• **Brano dato**:
Le richieste di condanna sono state pronunciate dal Promotore di Giustizia vaticano. Domani altra udienza: saranno ascoltati gli avvocati difensori

Città del Vaticano – Continua il Vaticano il processo del caso sui presunti abusi sui chierichetti del Papa, avvenuti nel Preseminario. Alla presenza dei due imputati, don Gabriele Martinelli e don Enrico Radice, il Promotore di Giustizia, Roberto Zannotti, ha chiesto 8 anni di reclusione, ridotti a 4 anni, per don Gabriele Martinelli per il reato di violenza carnale aggravata (secondo l’articolo 47 del Codice Penale), e altri 4 anni di reclusione, ridotti a 2, per atti di libidine aggravati.

Quindi un totale di 6 anni di reclusione, ridotti a motivo della minore età dell’imputato. Zannotti ha delimitato il periodo punibile dal compimento dei 16 anni da parte di Martinelli il 9 agosto 2008 (quindi non dall’inizio delle violenze denunciate, 2007-2012). Secondo l’ordinamento della Santa Sede, infatti, come ha spiegato il Promotore di Giustizia, non è punibile chi non ha compiuto 16 anni quando ha commesso il reato. Per quanto riguarda mons, Radice, accusato di favoreggiamento, Zannotti ha spiegato che tale reato è stato così configurato, dal momento che nell’ordinamento penale vaticano non è previsto il reato di concorso in violenza sessuale, per il quale indaga invece la Procura di Roma. Di contro, l’avvocato Agnese Camilli Carissimi, difensore di monsignor Radice, ha chiesto l’assoluzione con formula piena del suo perché il fatto non sussiste.

Righe di dati su domande spaziali
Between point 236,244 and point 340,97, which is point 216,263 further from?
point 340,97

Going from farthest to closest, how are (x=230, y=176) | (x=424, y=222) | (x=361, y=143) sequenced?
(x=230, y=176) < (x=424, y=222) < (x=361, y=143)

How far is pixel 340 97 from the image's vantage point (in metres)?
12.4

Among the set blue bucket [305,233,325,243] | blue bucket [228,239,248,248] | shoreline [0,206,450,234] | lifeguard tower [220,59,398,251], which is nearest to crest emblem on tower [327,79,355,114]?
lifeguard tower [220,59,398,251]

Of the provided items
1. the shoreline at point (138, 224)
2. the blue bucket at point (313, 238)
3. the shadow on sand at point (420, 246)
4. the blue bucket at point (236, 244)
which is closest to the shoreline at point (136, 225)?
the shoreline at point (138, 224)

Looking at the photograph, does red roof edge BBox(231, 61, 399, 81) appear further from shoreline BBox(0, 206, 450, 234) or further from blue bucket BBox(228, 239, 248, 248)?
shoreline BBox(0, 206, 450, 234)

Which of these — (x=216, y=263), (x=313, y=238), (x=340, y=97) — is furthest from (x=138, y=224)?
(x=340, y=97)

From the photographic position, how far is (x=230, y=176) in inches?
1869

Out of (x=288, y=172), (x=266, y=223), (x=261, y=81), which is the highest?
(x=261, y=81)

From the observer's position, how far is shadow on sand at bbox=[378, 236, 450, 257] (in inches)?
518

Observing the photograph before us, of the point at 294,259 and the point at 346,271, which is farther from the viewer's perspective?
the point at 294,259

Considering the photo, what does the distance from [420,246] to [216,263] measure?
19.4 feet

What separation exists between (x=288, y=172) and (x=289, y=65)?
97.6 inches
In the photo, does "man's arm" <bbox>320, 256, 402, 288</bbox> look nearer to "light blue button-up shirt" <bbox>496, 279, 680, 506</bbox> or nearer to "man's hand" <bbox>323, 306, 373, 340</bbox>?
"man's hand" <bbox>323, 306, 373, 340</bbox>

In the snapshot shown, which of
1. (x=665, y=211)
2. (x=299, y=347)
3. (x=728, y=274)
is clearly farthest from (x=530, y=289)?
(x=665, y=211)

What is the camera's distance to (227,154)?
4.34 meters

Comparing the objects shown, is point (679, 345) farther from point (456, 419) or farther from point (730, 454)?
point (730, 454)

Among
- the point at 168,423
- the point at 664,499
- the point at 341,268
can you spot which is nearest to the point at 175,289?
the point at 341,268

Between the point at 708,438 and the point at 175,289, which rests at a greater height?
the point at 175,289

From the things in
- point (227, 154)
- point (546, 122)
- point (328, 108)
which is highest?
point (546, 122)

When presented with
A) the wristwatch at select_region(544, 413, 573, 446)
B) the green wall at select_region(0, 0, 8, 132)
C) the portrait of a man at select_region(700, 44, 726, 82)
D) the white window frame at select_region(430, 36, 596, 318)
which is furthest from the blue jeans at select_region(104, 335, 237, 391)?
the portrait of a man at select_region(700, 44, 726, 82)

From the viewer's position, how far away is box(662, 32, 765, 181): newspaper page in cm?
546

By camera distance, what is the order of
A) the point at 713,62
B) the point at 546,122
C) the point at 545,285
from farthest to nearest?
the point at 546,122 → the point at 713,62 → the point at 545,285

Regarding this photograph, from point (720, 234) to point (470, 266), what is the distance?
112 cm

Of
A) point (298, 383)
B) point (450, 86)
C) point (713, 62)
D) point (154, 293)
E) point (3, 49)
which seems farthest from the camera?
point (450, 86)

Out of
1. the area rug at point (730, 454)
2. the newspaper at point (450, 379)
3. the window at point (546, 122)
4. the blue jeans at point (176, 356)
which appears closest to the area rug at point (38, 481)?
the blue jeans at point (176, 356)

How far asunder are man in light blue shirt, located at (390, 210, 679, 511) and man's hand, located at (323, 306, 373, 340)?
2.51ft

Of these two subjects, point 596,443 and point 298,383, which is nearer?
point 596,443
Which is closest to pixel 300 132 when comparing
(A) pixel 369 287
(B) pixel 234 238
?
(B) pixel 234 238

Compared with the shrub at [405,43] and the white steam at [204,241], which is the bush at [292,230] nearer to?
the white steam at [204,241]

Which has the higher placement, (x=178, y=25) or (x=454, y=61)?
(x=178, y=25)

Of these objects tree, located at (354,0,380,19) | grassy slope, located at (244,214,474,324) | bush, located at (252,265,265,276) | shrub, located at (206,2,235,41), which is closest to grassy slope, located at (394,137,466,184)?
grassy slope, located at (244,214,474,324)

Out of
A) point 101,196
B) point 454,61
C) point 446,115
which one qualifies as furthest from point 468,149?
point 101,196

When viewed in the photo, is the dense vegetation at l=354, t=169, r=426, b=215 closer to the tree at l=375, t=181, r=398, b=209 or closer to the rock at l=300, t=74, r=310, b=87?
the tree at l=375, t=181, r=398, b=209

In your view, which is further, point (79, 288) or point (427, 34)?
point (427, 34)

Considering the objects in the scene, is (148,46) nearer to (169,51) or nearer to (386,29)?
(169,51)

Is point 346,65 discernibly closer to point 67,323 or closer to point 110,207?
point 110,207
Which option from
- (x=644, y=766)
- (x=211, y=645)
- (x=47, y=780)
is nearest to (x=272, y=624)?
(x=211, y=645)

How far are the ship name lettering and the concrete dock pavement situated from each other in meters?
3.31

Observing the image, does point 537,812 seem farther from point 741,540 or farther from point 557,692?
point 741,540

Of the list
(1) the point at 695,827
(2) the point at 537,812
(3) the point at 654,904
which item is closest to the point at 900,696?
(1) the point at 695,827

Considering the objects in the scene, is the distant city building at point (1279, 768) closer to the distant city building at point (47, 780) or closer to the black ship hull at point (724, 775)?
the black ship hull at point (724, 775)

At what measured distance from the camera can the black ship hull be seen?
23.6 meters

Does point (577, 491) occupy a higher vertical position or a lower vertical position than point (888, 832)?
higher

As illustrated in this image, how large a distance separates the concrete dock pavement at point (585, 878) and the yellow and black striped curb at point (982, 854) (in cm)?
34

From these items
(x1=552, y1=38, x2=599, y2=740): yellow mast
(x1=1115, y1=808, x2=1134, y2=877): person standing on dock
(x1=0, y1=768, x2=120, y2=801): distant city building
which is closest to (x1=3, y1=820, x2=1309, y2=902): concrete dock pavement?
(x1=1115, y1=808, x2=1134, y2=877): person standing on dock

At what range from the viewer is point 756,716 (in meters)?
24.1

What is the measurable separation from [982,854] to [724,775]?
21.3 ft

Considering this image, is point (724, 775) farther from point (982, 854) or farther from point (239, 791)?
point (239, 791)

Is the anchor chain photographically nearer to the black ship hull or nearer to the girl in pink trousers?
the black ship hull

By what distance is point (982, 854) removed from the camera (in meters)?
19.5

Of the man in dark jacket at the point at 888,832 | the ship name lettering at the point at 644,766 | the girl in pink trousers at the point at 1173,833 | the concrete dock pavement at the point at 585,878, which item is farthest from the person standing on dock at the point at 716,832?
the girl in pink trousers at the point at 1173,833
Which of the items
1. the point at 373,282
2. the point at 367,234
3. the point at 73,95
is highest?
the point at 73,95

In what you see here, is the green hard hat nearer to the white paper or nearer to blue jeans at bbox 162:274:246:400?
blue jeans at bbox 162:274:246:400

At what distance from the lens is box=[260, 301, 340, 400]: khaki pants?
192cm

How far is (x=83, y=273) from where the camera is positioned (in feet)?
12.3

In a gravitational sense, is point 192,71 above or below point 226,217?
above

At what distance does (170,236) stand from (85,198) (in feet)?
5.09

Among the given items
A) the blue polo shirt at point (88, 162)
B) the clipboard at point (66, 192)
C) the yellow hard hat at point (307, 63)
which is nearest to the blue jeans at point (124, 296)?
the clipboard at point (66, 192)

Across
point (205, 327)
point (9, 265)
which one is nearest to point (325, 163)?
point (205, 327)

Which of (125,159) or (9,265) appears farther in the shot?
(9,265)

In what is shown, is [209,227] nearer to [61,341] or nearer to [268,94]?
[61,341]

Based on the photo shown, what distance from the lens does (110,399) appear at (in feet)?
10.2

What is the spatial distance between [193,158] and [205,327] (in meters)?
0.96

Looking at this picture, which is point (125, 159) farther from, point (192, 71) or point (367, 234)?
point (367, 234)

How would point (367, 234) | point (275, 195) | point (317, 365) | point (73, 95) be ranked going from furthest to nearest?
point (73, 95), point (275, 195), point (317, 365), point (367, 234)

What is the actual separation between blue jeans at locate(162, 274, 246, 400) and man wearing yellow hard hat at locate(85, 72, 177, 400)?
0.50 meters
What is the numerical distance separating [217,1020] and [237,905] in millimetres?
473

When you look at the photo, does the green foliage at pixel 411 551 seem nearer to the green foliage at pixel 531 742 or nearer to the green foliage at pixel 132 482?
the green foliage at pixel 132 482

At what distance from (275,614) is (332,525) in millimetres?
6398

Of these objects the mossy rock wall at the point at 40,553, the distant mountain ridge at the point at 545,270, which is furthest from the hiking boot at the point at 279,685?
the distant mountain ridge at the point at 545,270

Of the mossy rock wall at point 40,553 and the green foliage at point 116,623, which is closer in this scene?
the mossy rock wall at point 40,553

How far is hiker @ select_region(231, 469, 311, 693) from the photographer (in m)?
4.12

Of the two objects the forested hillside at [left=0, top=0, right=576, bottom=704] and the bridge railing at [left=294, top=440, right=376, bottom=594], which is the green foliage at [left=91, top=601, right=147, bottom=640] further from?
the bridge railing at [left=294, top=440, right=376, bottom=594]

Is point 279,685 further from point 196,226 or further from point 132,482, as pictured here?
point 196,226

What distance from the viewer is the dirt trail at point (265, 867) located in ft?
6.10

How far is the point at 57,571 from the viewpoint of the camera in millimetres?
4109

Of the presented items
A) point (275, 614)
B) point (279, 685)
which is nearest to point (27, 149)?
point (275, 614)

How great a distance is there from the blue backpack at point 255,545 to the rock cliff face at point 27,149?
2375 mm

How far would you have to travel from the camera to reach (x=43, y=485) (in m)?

• **Sfida 1**:
Elenca tutte le persone che il brano sul processo in Vaticano nomina con nome e cognome.
• **Sfida 2**:
Riscrivi le righe dei dati dalla prima fino a quella che contiene "(x=230, y=176) <", sostituendo "sequenced" con "ordered" e lasciando il resto invariato.
Il brano e le righe provengono da fonti diverse.

• **Risposta attesa 1**:
don Gabriele Martinelli, don Enrico Radice, Roberto Zannotti, Agnese Camilli Carissimi

• **Risposta attesa 2**:
Between point 236,244 and point 340,97, which is point 216,263 further from?
point 340,97

Going from farthest to closest, how are (x=230, y=176) | (x=424, y=222) | (x=361, y=143) ordered?
(x=230, y=176) < (x=424, y=222) < (x=361, y=143)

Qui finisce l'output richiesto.